# Exercise text
● ● ● ●

Reformist zeal, however, is not enough to forge laws that work. Law’s efficacy depends ultimately upon propitious, background political conditions. In this important respect, the international and domestic legal systems are alike: The conditions required for effective legal rules are much the same in both. Legal systems work well when actors within the system are relatively equal in power. Future dealings are expected. Trust is high. A consensus exists concerning foundational values. The price of non-cooperation is steep. Individual and collective interests align. Underlying social norms reinforce legal norms. Free riders and transgressors are easily spotted and penalized. The authors insist that law creates power, but it does not: Law’s force derives from underlying political conditions such as these. Absent such conditions, law goes dark.

In the international legal system, the requisite background conditions have not been present in sufficient degree to invigorate international rules limiting the use of force. Nations’ efforts to “abbreviate historical transitions,” in Hobsbawm’s phrase, have produced paper rules, not working rules, that govern the use of force. The authors write that “rules rise and fall together” (p. 421). They’re right. “Laws, like houses, lean on one another,” as Burke put it. The effect of inefficacy is contagion: The entire legal system is discredited when prominent rules are flagrantly violated. Legal reform is set back—and international law is weakened, not strengthened—by pretending that failed rules work. That is the untold story of the Kellogg-Briand Pact and its shattering effect on international law.

● ● ● ●

# Record excerpts
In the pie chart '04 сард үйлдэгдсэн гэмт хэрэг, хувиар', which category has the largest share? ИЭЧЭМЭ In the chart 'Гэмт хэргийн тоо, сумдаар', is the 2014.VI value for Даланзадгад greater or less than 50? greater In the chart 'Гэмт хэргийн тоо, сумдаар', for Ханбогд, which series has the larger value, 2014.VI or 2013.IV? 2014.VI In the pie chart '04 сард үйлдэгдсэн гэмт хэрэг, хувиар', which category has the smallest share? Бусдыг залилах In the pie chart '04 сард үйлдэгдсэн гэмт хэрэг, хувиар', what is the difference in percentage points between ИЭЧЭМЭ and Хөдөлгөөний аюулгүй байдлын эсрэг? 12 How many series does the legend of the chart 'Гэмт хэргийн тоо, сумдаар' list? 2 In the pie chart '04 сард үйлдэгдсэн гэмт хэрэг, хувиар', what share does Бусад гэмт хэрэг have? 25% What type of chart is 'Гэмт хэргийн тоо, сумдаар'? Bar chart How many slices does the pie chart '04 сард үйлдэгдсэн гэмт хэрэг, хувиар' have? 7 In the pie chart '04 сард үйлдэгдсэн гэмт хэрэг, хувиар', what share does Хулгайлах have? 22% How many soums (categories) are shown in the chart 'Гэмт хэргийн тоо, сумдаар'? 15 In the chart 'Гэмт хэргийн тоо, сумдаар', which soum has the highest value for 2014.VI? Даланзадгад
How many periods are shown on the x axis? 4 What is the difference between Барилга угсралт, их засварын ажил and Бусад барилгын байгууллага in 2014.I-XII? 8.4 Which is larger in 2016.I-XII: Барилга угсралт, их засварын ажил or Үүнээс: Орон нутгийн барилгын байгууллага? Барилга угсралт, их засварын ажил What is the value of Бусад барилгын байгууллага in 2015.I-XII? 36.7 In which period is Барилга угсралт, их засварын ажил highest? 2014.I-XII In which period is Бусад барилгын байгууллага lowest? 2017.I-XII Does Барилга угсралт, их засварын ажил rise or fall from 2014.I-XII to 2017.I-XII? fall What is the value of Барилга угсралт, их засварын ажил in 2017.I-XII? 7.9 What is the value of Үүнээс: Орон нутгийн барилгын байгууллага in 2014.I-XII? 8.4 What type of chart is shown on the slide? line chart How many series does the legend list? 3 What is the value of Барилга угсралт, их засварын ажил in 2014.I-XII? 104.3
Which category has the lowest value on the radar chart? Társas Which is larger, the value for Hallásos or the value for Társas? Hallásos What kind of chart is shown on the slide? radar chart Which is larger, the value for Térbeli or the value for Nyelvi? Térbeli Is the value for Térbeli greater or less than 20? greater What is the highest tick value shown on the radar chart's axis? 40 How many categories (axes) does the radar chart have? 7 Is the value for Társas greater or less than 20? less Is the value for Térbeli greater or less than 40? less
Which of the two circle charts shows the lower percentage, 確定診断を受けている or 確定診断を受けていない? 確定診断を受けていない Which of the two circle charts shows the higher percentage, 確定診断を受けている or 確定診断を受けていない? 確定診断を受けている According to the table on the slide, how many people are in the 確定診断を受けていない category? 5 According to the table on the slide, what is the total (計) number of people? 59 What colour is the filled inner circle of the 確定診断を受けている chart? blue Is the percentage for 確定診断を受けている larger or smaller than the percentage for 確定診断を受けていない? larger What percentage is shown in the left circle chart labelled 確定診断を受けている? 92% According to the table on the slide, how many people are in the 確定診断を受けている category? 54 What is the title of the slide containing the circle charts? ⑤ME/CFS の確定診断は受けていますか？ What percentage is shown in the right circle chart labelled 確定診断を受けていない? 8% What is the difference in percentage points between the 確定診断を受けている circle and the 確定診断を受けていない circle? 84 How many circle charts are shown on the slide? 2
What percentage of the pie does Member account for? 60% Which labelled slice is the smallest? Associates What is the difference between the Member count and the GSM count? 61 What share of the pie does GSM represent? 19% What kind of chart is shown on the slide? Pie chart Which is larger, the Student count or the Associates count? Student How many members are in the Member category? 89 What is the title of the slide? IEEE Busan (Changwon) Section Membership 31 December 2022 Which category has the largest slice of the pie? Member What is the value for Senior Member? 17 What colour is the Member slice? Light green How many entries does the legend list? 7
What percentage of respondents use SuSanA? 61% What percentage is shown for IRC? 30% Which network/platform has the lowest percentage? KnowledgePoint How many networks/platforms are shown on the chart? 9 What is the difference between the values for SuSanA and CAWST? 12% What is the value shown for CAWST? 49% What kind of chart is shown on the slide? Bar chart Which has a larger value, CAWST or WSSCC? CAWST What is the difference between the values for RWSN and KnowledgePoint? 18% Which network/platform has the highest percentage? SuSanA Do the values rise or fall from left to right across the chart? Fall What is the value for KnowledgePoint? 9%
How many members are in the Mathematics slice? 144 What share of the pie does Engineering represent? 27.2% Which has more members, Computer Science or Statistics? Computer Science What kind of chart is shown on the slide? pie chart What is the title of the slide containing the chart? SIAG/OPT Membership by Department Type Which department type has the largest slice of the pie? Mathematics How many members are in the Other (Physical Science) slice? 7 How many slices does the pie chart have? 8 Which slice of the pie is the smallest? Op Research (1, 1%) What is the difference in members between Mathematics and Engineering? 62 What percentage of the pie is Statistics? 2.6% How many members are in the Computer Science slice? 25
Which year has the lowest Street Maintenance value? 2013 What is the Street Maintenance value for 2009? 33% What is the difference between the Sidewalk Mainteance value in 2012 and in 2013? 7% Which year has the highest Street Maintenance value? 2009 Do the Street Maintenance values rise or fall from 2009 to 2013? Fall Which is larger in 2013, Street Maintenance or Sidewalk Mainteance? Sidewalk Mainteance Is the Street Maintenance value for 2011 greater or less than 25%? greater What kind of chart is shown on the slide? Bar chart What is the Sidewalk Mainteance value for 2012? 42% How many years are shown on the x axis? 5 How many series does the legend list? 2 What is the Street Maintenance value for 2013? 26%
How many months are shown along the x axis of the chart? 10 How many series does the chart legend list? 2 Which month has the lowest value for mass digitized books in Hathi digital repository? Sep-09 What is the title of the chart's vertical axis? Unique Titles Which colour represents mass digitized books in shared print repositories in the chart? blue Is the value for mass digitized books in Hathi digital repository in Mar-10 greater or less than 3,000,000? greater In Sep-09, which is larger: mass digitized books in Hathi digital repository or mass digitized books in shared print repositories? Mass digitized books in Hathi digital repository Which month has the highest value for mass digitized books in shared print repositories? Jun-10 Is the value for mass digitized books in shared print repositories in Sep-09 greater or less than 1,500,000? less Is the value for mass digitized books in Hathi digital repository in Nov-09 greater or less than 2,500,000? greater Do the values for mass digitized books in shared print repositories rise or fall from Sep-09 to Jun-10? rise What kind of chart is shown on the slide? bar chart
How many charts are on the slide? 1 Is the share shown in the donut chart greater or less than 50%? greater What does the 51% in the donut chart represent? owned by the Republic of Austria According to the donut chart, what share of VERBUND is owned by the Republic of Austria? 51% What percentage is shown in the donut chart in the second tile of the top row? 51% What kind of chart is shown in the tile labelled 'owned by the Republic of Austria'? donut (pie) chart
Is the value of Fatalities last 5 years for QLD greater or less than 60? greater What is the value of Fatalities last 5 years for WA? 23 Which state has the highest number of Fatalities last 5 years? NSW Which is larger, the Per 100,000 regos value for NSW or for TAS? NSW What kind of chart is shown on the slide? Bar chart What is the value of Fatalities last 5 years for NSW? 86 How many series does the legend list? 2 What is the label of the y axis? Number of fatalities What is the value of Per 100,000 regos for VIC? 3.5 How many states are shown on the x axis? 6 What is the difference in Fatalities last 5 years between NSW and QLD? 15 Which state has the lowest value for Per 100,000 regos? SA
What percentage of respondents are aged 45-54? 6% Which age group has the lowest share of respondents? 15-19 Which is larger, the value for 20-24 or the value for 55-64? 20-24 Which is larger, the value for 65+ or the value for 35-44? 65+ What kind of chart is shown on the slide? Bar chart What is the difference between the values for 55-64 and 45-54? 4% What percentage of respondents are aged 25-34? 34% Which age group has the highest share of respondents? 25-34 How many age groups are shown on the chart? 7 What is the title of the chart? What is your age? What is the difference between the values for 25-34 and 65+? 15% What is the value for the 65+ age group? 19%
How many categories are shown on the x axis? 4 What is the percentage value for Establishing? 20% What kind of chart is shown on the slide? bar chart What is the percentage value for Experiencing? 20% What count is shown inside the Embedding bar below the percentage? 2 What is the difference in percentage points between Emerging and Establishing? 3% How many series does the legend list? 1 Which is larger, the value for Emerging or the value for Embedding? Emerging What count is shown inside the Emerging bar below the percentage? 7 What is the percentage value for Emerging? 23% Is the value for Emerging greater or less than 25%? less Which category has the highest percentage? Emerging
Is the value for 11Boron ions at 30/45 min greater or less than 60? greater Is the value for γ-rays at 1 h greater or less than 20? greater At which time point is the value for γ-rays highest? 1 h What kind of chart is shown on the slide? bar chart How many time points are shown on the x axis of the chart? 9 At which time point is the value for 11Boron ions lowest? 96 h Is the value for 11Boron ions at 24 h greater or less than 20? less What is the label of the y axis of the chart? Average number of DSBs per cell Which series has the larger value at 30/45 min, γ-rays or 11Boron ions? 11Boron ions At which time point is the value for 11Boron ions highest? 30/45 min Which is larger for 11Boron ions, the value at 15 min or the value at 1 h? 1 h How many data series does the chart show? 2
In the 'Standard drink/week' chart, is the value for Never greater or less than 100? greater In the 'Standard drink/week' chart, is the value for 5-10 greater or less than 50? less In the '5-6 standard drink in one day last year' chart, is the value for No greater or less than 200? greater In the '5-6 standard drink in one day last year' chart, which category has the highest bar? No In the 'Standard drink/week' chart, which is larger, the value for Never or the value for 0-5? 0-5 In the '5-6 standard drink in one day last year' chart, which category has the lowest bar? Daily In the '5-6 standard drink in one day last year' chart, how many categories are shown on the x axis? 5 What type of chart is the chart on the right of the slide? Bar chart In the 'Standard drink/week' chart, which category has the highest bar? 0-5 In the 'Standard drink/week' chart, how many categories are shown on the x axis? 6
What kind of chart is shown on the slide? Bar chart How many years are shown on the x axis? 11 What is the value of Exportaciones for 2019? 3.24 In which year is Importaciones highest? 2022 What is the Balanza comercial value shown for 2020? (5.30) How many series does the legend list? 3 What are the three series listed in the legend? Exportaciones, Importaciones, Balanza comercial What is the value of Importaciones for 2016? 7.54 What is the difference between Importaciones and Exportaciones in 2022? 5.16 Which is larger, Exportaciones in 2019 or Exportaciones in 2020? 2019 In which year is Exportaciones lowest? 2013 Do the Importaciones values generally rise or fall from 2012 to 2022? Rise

● ● ● ●

# Actions to take
1. According to the passage on law's efficacy, under what conditions do legal systems work well? List every condition it names.
2. Decide whether each statement agrees with the passage on law's efficacy, and answer yes or no for each. Quote the words that settle it.
(a) The writer accepts the authors' claim that law creates power.
(b) The conditions required for effective legal rules are much the same in the international and domestic legal systems.
(c) Burke compared laws to houses.

# Answers to this exercise
1.
1. Actors within the system are relatively equal in power.
2. Future dealings are expected.
3. Trust is high.
4. A consensus exists concerning foundational values.
5. The price of non-cooperation is steep.
6. Individual and collective interests align.
7. Underlying social norms reinforce legal norms.
8. Free riders and transgressors are easily spotted and penalized.

2.
(a) No: "The authors insist that law creates power, but it does not: Law’s force derives from underlying political conditions such as these."
(b) Yes: "The conditions required for effective legal rules are much the same in both."
(c) Yes: "“Laws, like houses, lean on one another,” as Burke put it."